TASK DIRECTIONS: Each of the following records is to be output exactly.

RECORDS FOR THE EXERCISE:
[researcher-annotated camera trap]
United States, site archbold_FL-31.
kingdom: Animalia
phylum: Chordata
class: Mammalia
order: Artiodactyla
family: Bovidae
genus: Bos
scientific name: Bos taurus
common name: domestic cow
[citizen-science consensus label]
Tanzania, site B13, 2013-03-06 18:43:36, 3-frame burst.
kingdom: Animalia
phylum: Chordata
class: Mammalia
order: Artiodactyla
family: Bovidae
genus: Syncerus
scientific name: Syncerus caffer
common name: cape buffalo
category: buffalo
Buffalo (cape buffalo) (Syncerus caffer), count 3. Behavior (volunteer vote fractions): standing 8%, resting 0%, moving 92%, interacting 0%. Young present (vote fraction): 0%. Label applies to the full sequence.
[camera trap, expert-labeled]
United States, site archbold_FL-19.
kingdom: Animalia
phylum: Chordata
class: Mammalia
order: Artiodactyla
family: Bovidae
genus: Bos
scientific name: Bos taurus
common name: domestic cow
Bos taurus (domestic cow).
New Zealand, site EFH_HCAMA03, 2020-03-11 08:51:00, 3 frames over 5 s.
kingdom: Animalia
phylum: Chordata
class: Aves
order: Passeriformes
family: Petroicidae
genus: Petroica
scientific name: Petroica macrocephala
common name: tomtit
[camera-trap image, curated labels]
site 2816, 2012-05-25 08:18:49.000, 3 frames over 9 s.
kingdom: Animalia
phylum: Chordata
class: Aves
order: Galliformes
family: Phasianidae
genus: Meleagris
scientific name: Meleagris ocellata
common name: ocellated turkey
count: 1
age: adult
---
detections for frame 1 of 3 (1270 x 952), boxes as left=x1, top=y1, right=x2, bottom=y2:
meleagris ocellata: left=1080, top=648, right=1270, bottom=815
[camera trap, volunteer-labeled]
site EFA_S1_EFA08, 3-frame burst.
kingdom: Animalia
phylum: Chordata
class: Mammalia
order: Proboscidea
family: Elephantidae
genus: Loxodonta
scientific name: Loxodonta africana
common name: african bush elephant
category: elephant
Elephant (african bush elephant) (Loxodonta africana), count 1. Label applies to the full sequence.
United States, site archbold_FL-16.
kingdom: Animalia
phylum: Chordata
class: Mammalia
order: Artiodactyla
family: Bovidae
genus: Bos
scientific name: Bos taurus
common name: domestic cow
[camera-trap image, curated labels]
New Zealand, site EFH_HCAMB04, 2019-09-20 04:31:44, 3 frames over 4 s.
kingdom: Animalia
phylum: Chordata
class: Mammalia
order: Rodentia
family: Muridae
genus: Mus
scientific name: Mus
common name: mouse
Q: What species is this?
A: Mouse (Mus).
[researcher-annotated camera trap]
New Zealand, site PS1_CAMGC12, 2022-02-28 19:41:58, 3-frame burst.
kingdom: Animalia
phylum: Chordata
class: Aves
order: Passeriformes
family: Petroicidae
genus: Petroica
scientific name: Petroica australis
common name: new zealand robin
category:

RESULT:
[researcher-annotated camera trap]
United States, site archbold_FL-31.
kingdom: Animalia
phylum: Chordata
class: Mammalia
order: Artiodactyla
family: Bovidae
genus: Bos
scientific name: Bos taurus
common name: domestic cow
[citizen-science consensus label]
Tanzania, site B13, 2013-03-06 18:43:36, 3-frame burst.
kingdom: Animalia
phylum: Chordata
class: Mammalia
order: Artiodactyla
family: Bovidae
genus: Syncerus
scientific name: Syncerus caffer
common name: cape buffalo
category: buffalo
Buffalo (cape buffalo) (Syncerus caffer), count 3. Behavior (volunteer vote fractions): standing 8%, resting 0%, moving 92%, interacting 0%. Young present (vote fraction): 0%. Label applies to the full sequence.
[camera trap, expert-labeled]
United States, site archbold_FL-19.
kingdom: Animalia
phylum: Chordata
class: Mammalia
order: Artiodactyla
family: Bovidae
genus: Bos
scientific name: Bos taurus
common name: domestic cow
Bos taurus (domestic cow).
New Zealand, site EFH_HCAMA03, 2020-03-11 08:51:00, 3 frames over 5 s.
kingdom: Animalia
phylum: Chordata
class: Aves
order: Passeriformes
family: Petroicidae
genus: Petroica
scientific name: Petroica macrocephala
common name: tomtit
[camera-trap image, curated labels]
site 2816, 2012-05-25 08:18:49.000, 3 frames over 9 s.
kingdom: Animalia
phylum: Chordata
class: Aves
order: Galliformes
family: Phasianidae
genus: Meleagris
scientific name: Meleagris ocellata
common name: ocellated turkey
count: 1
age: adult
---
detections for frame 1 of 3 (1270 x 952), boxes as left=x1, top=y1, right=x2, bottom=y2:
meleagris ocellata: left=1080, top=648, right=1270, bottom=815
[camera trap, volunteer-labeled]
site EFA_S1_EFA08, 3-frame burst.
kingdom: Animalia
phylum: Chordata
class: Mammalia
order: Proboscidea
family: Elephantidae
genus: Loxodonta
scientific name: Loxodonta africana
common name: african bush elephant
category: elephant
Elephant (african bush elephant) (Loxodonta africana), count 1. Label applies to the full sequence.
United States, site archbold_FL-16.
kingdom: Animalia
phylum: Chordata
class: Mammalia
order: Artiodactyla
family: Bovidae
genus: Bos
scientific name: Bos taurus
common name: domestic cow
[camera-trap image, curated labels]
New Zealand, site EFH_HCAMB04, 2019-09-20 04:31:44, 3 frames over 4 s.
kingdom: Animalia
phylum: Chordata
class: Mammalia
order: Rodentia
family: Muridae
genus: Mus
scientific name: Mus
common name: mouse
Q: What species is this?
A: Mouse (Mus).
[researcher-annotated camera trap]
New Zealand, site PS1_CAMGC12, 2022-02-28 19:41:58, 3-frame burst.
kingdom: Animalia
phylum: Chordata
class: Aves
order: Passeriformes
family: Petroicidae
genus: Petroica
scientific name: Petroica australis
common name: new zealand robin
category:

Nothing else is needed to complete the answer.